Ich gestehe Ihnen gern, daß so ein Sprüchlein leichter zu sagen als auszuüben ist, und daß nicht Jedermann ein so abgekühltes Blut haben kann als der alte Chilon und seine fünfzigjährigen Bewunderer. Aber der alte Chilon hat darum nicht weniger Recht; und gewiß würde er, wenn er noch lebte, auch Ihren beiden Parteien sein Ne quid nimis! zurufen. Mag doch jede glauben, daß sie allein Recht habe, daß ihre Sache die gute Sache sey: wenn die Leute nur auch glauben könnten, daß die beste Sache durch Unbescheidenheit, Uebereilung und Uebertreibung endlich zu einer sehr schlechten Sache wird. Ein Wort zu viel kann eine sonst wahre Behauptung falsch machen; ein zu starkes Wort, ein Grad von Hitze über dem Temperirten kann etwas zur Beleidigung machen, was, mit Mäßigung gesagt, den Gegner, wo nicht gewonnen, doch nicht erbittert hätte. Aber, in Leidenschaften noch gar philosophiren wollen, ist eine große Unweisheit; und wer die Sache der Vernunft auch in den wichtigsten Dingen nicht so ruhig und gelassen führen kann, als ob es um die Auflösung einer arithmetischen Aufgabe zu thun wäre, der thäte immer besser, er schwiege.

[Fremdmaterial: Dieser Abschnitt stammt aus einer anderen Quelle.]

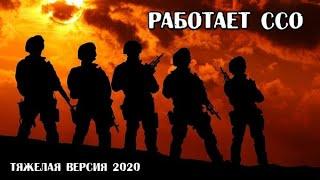 РАБОТАЕТ ССО

ТЯЖЕЛАЯ ВЕРСИЯ 2020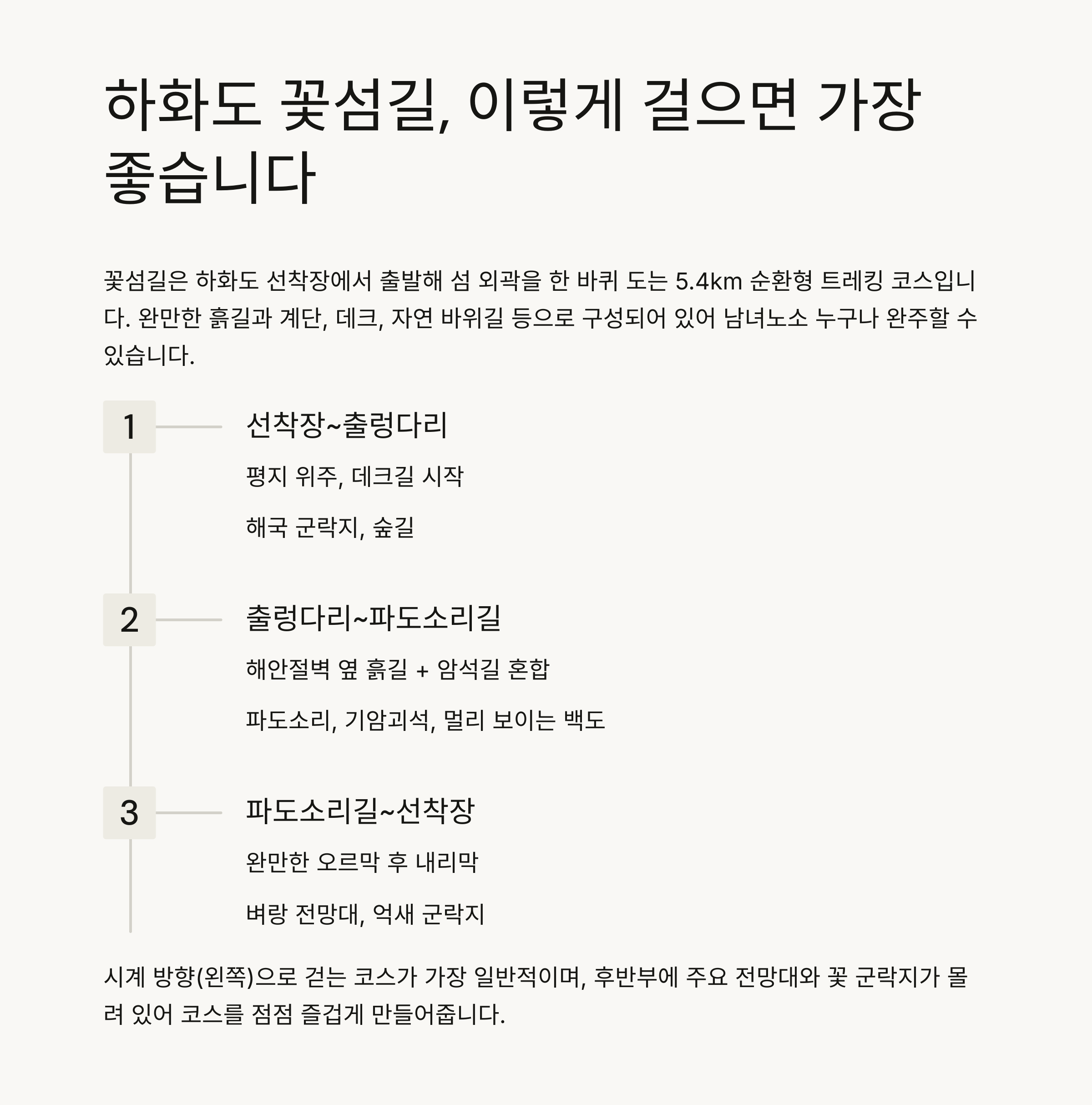 하화도 꽃섬길, 이렇게 걸으면 가장 좋습니다

꽃섬길은 하화도 선착장에서 출발해 섬 외곽을 한 바퀴 도는 5.4km 순환형 트레킹 코스입니다. 완만한 흙길과 계단, 데크, 자연 바위길 등으로 구성되어 있어 남녀노소 누구나 완주할 수 있습니다.

1

선착장~출렁다리

평지 위주, 데크길 시작

해국 군락지, 숲길

2

출렁다리~파도소리길

해안절벽 옆 흙길 + 암석길 혼합

파도소리, 기암괴석, 멀리 보이는 백도

3

파도소리길~선착장

완만한 오르막 후 내리막

벼랑 전망대, 억새 군락지

시계 방향(왼쪽)으로 걷는 코스가 가장 일반적이며, 후반부에 주요 전망대와 꽃 군락지가 몰려 있어 코스를 점점 즐겁게 만들어줍니다.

Ueberhaupt gibt es, wie Salomo sagt, eine Zeit zu reden und eine Zeit zu schweigen. Schweigen nützt der guten Sache oft mehr, als declamiren wie ein Cicero, und immer unendliche Mal mehr, als sich erhitzen und in dem Feuer, in welches man sich selbst hineingeschrieben hat, Wahres und Falsches unter einander mengen und, um sich recht stark und kräftig auszudrücken, mehr sagen, als man verantworten kann. Was halfen Cicero's Philippicae der Republik? Nichts. Aber ihm selbst kosteten sie seinen grauen Kopf.

88 Mit Leuten, die ihre Partei ein für allemal genommen haben, oder die so weit getrieben sind, daß sie sich nicht überwunden geben können, ohne ihre ganze Existenz zu verlieren, ist nicht rathsam zu streiten; oder, wenn man ja unglücklicher Weise in einen solchen Streit gerathen ist, so thut man wohl, in dem Augenblicke aufzuhören, wo man merkt, daß die Galle rege wird. Und auch bei dem vernünftigsten und kaltblütigsten Manne kann und muß endlich die Galle rege werden, wenn er es entweder mit ausgemachten Schwärmern zu thun hat oder mit Leuten, die sich nur durch Sophismen und Sykophantenstreiche retten können. Denn gegen die Einen und gegen die Andern hilft kein Raisonniren. Zudem spielt der größere Theil des Publicums bei solchen Gelegenheiten immer die Rolle des Volkes bei einer Execution. Dieses läuft herbei, um einem interessanten Schauspiele zuzusehen, und schwebt, indem es zusieht, in einer nicht unangenehmen Bewegung zwischen dem Gefühl der Billigkeit, daß dem Verbrecher sein Recht angethan werde, und den sympathetischen Regungen der Menschlichkeit. Aber, sobald es glaubt, dem armen Sünder geschehe zu viel, so hört auf einmal alles Schweben auf; das Gefühl der Unbilligkeit und Grausamkeit fällt in die Schale des Mitleidens, sie sinkt zu Boden, alle Hände heben sich mechanisch auf, die beleidigte Humanität an dem Handlanger der Gerechtigkeit zu rächen, und wehe ihm, wenn man Ursache zu der Meinung zu haben glaubt, daß er den armen Sünder nicht aus Ungeschicklichkeit, sondern vorsätzlich, härter und länger habe leiden lassen, als recht und billig war. – Ich überlasse Ihnen, die Anwendung dieses Gleichnisses selbst zu machen, und bin u. s. w.